:: EXTRACTED ENTRIES

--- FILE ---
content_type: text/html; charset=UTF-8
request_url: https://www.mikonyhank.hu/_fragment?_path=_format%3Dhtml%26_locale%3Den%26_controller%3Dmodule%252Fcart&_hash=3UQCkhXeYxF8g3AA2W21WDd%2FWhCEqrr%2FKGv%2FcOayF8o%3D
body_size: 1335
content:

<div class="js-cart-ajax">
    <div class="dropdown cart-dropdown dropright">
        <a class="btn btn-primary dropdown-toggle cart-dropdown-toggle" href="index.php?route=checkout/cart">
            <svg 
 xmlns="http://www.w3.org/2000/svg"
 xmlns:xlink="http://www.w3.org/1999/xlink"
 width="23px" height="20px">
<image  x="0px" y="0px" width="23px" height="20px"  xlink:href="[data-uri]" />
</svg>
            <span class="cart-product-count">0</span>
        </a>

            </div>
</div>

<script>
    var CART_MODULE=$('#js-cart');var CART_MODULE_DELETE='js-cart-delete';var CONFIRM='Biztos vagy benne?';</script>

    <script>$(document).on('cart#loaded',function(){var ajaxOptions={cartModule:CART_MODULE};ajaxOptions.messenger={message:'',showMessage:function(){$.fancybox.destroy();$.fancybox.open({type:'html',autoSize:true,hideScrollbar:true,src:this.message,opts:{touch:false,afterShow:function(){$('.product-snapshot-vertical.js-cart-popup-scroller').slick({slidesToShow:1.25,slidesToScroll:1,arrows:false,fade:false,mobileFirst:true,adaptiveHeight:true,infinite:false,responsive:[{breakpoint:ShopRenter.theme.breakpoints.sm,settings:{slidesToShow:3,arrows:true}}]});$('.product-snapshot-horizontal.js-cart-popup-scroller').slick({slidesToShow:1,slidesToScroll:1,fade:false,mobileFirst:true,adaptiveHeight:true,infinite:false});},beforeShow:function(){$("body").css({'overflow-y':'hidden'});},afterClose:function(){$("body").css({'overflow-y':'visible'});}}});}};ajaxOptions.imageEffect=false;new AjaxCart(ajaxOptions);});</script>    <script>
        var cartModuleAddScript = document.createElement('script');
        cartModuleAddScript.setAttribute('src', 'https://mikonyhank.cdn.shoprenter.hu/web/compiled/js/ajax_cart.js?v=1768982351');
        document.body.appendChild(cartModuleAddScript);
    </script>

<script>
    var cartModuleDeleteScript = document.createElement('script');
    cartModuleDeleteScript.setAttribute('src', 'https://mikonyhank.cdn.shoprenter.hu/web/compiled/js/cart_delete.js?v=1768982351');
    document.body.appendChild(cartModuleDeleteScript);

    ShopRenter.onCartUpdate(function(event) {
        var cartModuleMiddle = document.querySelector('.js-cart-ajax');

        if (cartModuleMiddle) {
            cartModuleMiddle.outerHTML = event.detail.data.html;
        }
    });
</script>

::::

DIRECTIONS FOR THIS TASK: Take every line from the records that holds "width" and copy it down.

RESULT:
 width="23px" height="20px">
<image  x="0px" y="0px" width="23px" height="20px"  xlink:href="[data-uri]" />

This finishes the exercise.